EJERCICIO: ¿Puedes devolver, sin cambiar nada, el fragmento del texto sobre la industria de la moda que comienza con "El ‘fast fashion’: el" y sigue hasta "Hermès y Gucci."?

TEXTO DE ORIGEN:
....
Cada vez que vamos a comprar ropa, que para muchos puede ser una experiencia muy agradable y hasta religiosa, no pensamos en todo lo que sucedió para que esa ropa que nos gustó estuviera ahí. Y de hecho, en algunas ocasiones el costo de esa ropa es la vida de muchas mujeres del otro lado del mundo. Este artículo es una oportunidad para dejar de hacerle el quite a esta verdad y agarrarla con nuestras manos. Este artículo es también una autorreflexión, pues por mi pasión por la moda y las tendencias, hoy en día gasto casi un 25% de mi sueldo en ropa de marcas de dudosa reputación. Y también, este artículo es un primer paso para honrar esa hermosa frase de Audre Lorde que dice: “No soy libre mientras haya una mujer que no lo sea, incluso cuando sus cadenas sean distintas a las mías”.
El ‘fast fashion’: el modelo que tiene a la industria en el cielo y a la gente en el subsuelo.
La industria de la moda es un gigante en la economía mundial. Representa 2.4 trillones de dólares y en la última década, contrario a todas las tendencias de otros sectores económicos, creció en promedio un 5.5% anual. El crecimiento de esta industria en los últimos años se debe a cambios estructurales en sus cadenas de valor que revolucionaron las formas de consumo de ropa. Se trata de una estrategia comercial conocida como ‘fast fashion’. Tiendas como Zara y H&M aplican esta estrategia y hoy en día ocupan los puestos segundo y tercero entre las marcas de ropa más valiosas del mundo en 2017, únicamente después de Nike y por encima de marcas de alta costura como Louis Vuitton, Hermès y Gucci.
El modelo de las marcas de ‘fast fashion’ consiste en producir ropa de tendencia, inspirada (por no decir clonadas) en las colecciones de diseñadores renombrados, fabricadas a muy bajos costos, y en consecuencia, vendidas a muy bajos precios. Sin embargo, el verdadero secreto de esta estrategia, y a lo que se debe la revolución de nuestros patrones de consumo, está en la amplia variedad de prendas y la rapidez con la que se sustituyen. ¿Se han dado cuenta que cada vez que entran a Zara o H&M hay ropa nueva? Las marcas de ‘fast fashion’ introducen colecciones nuevas casi cada dos semanas, a diferencia de otras marcas que lo hacen cada 6 meses. Esto tiene el efecto que hacernos sentir que la ropa pasa de moda mucho más rápido. Por lo tanto, si encontramos una camisa que nos gusta sabemos que debemos comprarla en ese mismo momento, pues sabemos que en cuestión de semanas ya no la encontraremos, y que en cuestión de meses ya habrá pasado de moda.
....
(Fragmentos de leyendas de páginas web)
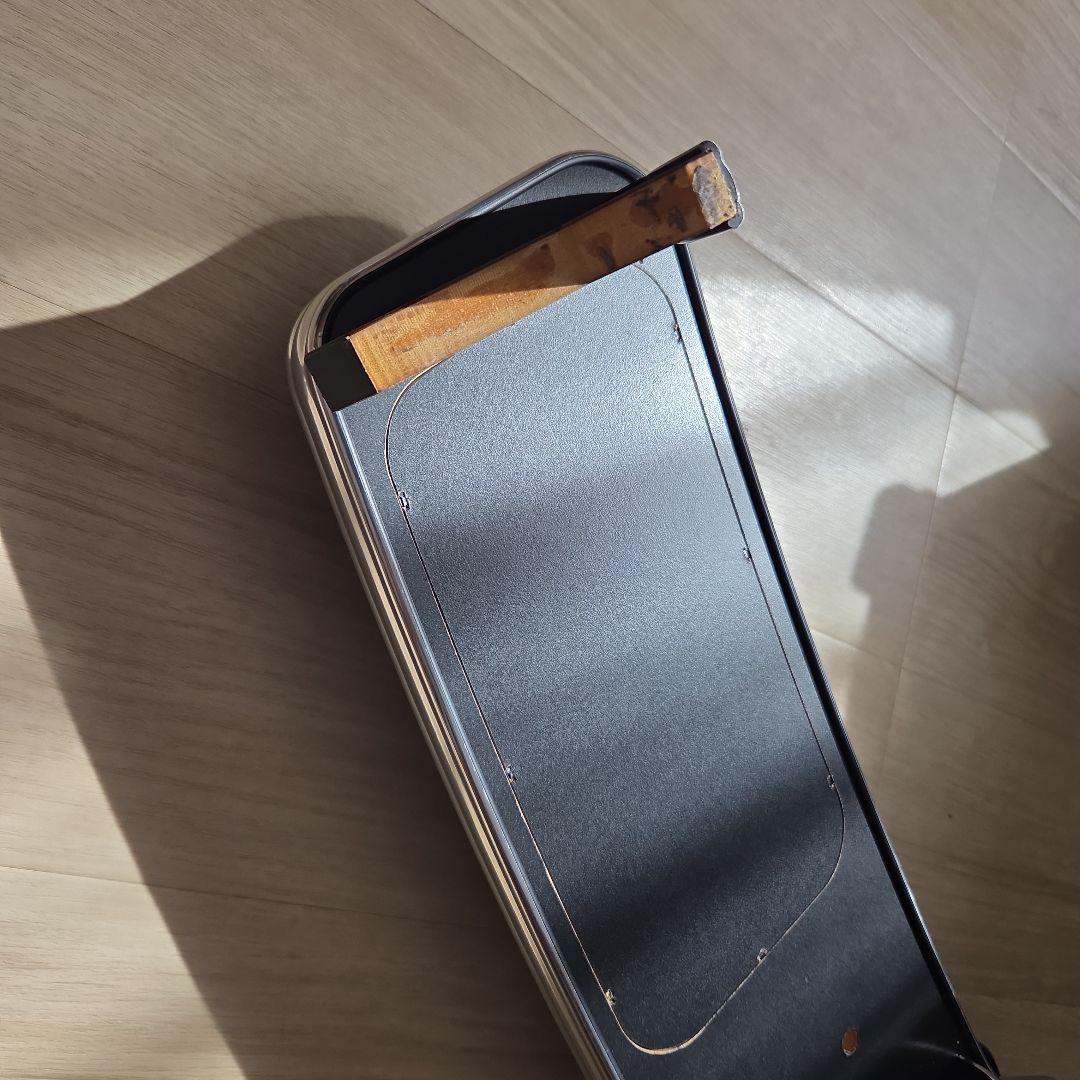 DAD ギャルソン　フロントテーブル　ヴェルファイア 20系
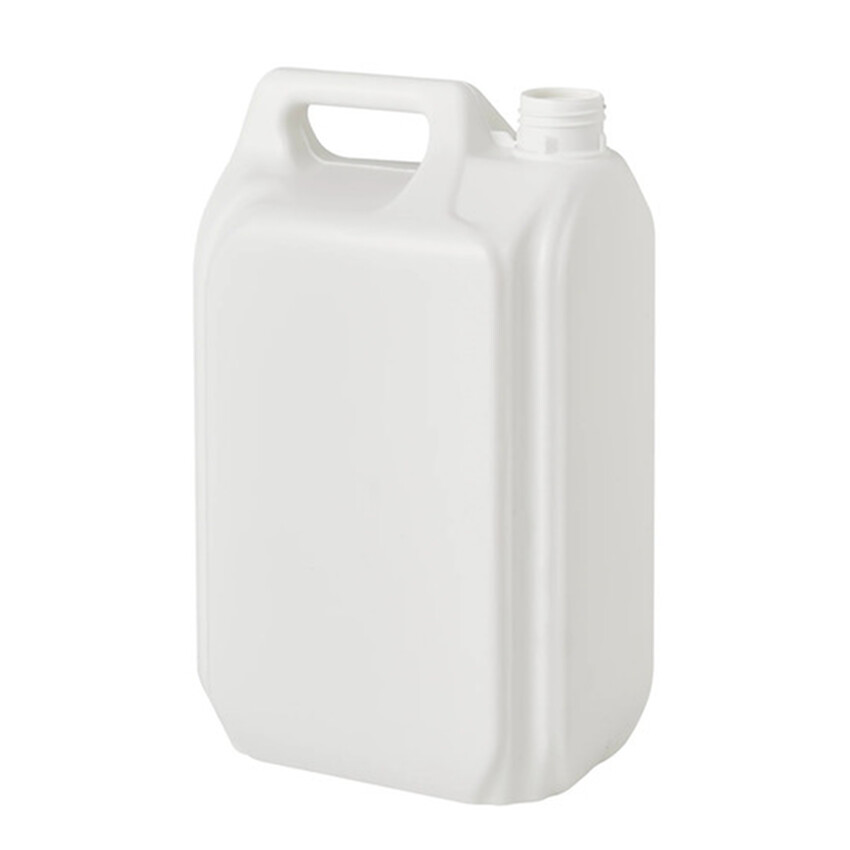 Photograph: 5 litre (1 gallon) Bottle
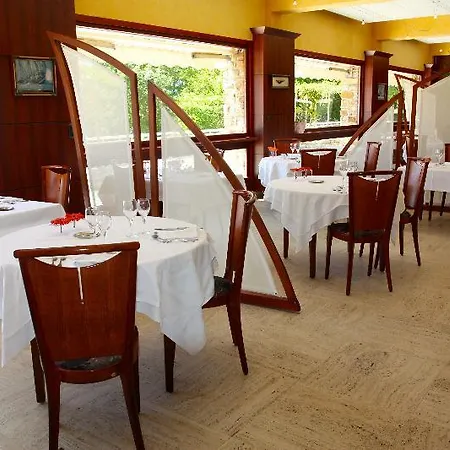 Hotel Authentic By Balladins – Rodez / Le Ségala Baraqueville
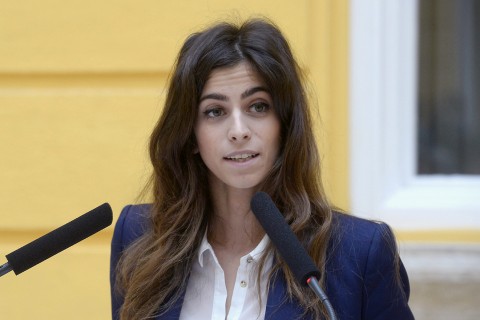 Szalay-Bobrovniczky Alexandra (Szalay-Bobrovniczky Alexandra)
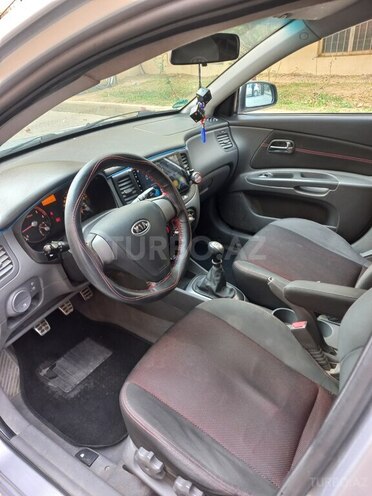 Kia Rio 2007, 345,328 km - 1.5 l - Bakı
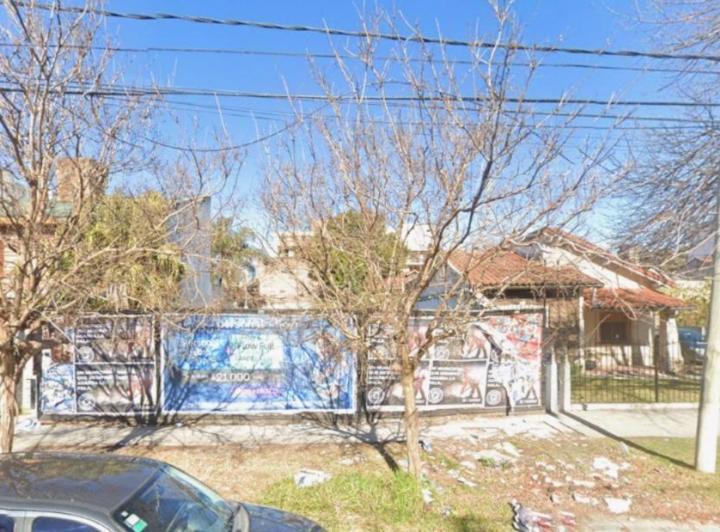 Terreno · 416m²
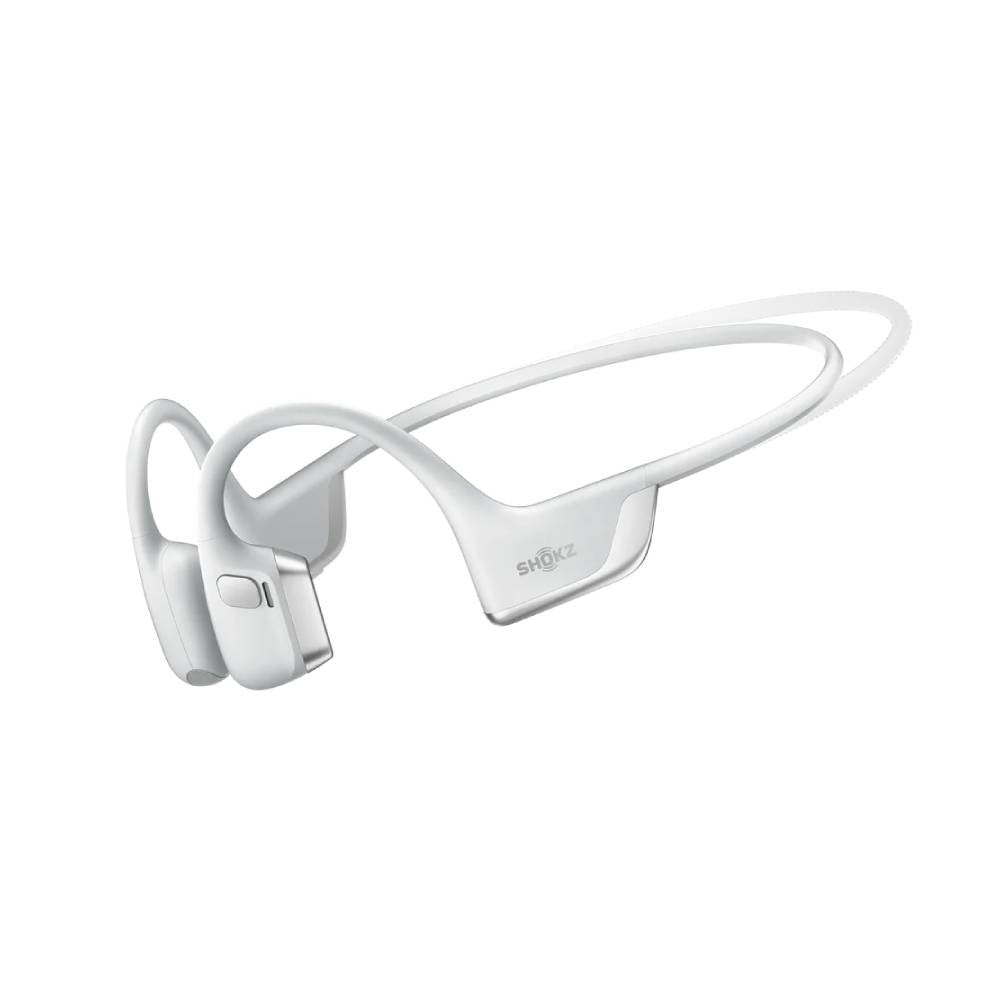 SHOKZ OpenRun Pro 2 Mini Open-Ear Headphones - Silver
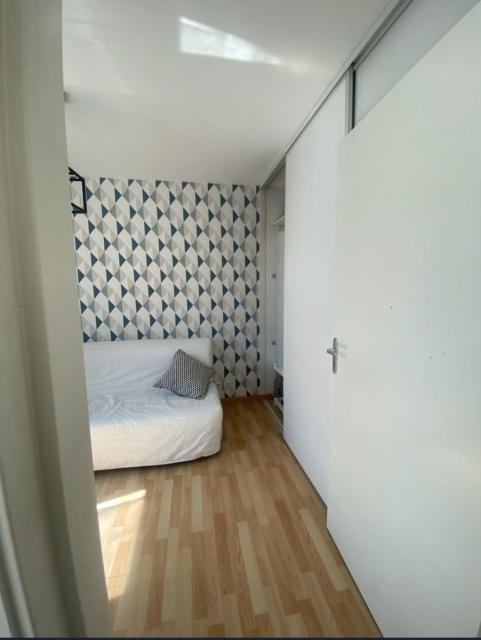 Location appartement T2 Toulouse - Photo 6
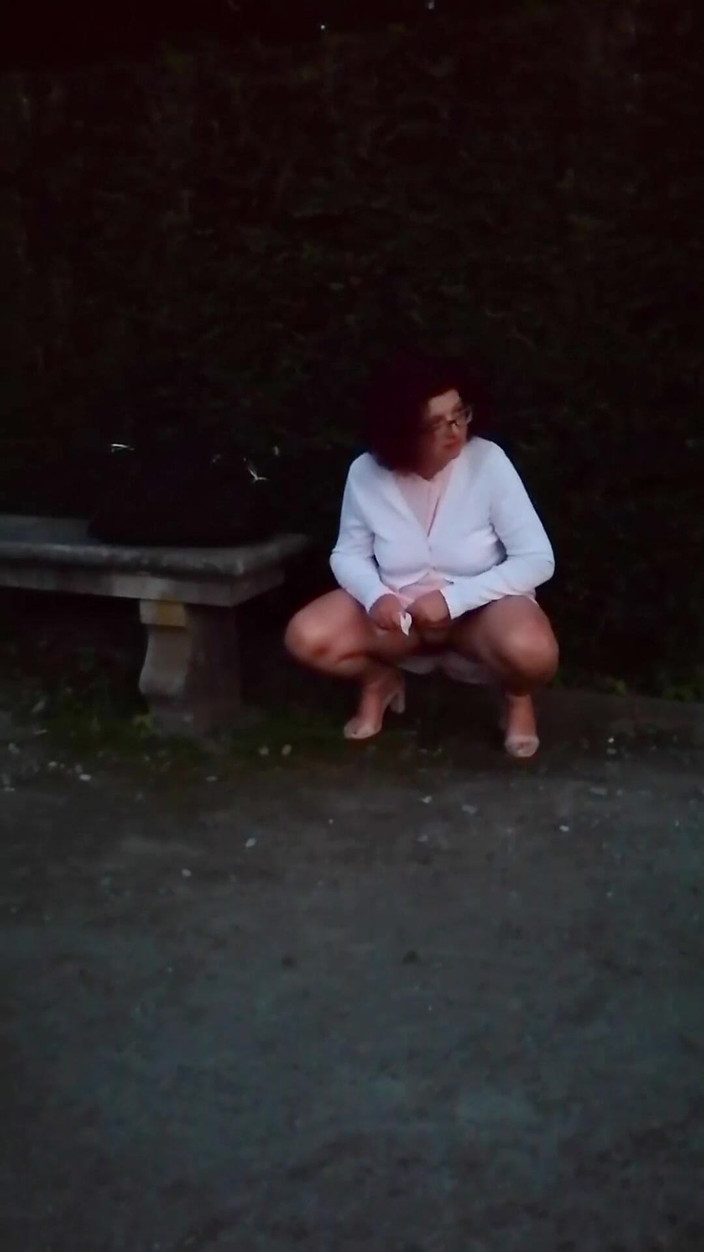 Serge Didier: Pozval jsem svou přítelkyni na procházku v parku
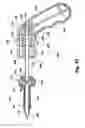 Fig. 25 - Devices for and methods of performing minimally-invasive surgical procedures through a single incision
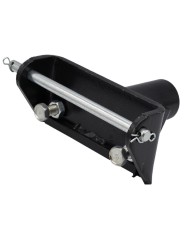 SUPPORTO TELAIO PER BETONIERA per Minihobby lt 140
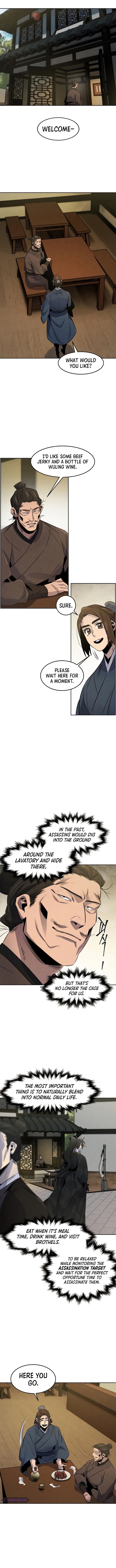 Return Of The Mad Demon 93 6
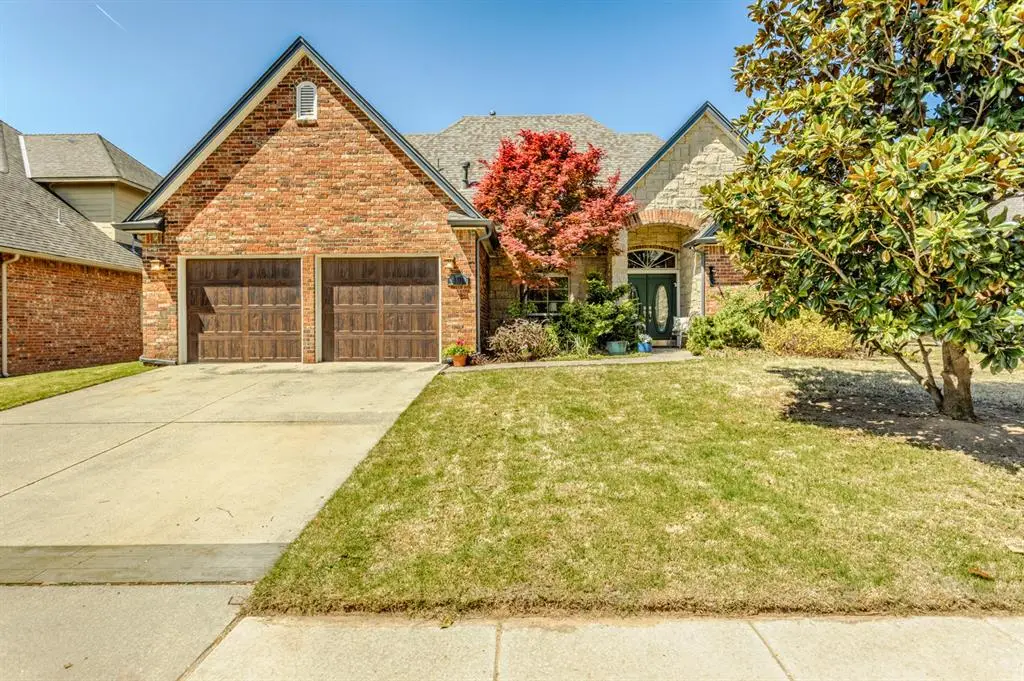 4316 Spyglass Drive, Norman, OK 73072 - #1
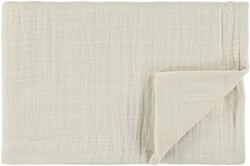 Trixie Deken | 75x100cm - Bliss Beige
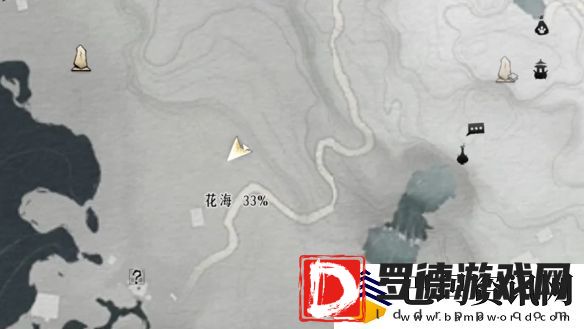 燕云十六声清河花海隐藏任务花下眠怎么过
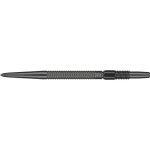 Target šipky steel GRD Swiss Point černé Délka hrotu: 30 mm – Zboží Mobilmania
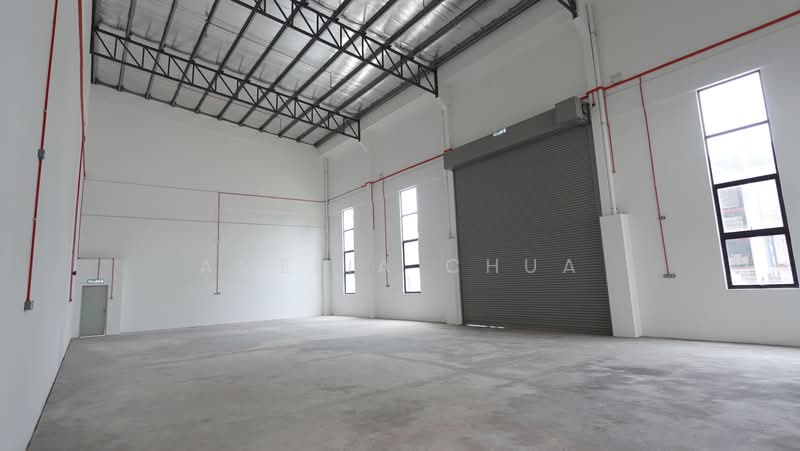 Komersial Berkembar untuk Dijual di Rawang (Selangor) - Amelia Chua - Interior - PropertyGuru.com.my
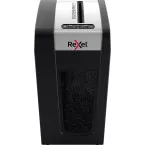 Rexel Secure MC6-SL Cross Cut Paper Shredder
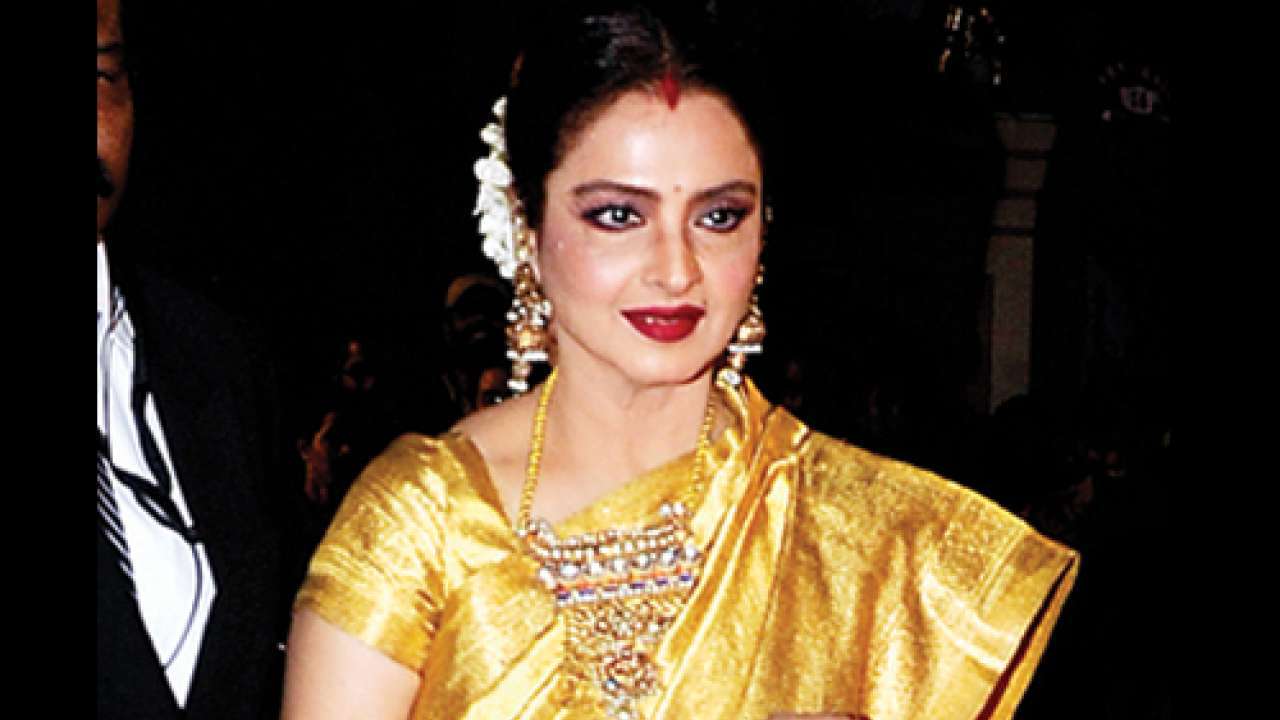 Rekha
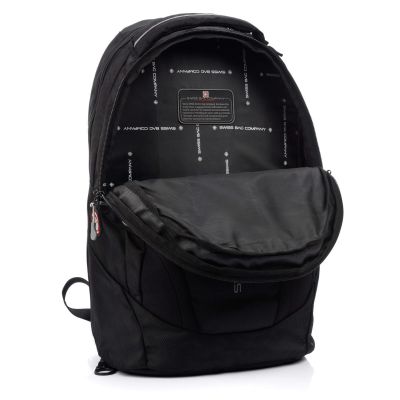 31. Swissbags Backpack with Laptop Bag 17.3" Zurich 33 L 76201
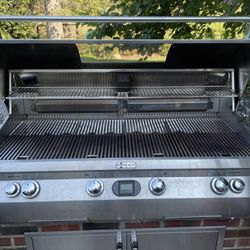 The Backyard BBQ Grill Company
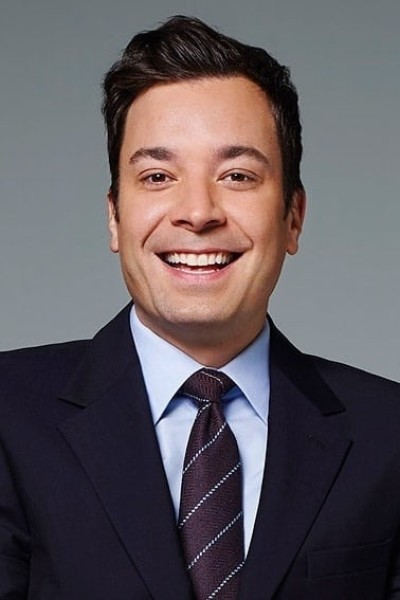 Jimmy Fallon profile image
....
RESPUESTA:
El ‘fast fashion’: el modelo que tiene a la industria en el cielo y a la gente en el subsuelo.
La industria de la moda es un gigante en la economía mundial. Representa 2.4 trillones de dólares y en la última década, contrario a todas las tendencias de otros sectores económicos, creció en promedio un 5.5% anual. El crecimiento de esta industria en los últimos años se debe a cambios estructurales en sus cadenas de valor que revolucionaron las formas de consumo de ropa. Se trata de una estrategia comercial conocida como ‘fast fashion’. Tiendas como Zara y H&M aplican esta estrategia y hoy en día ocupan los puestos segundo y tercero entre las marcas de ropa más valiosas del mundo en 2017, únicamente después de Nike y por encima de marcas de alta costura como Louis Vuitton, Hermès y Gucci.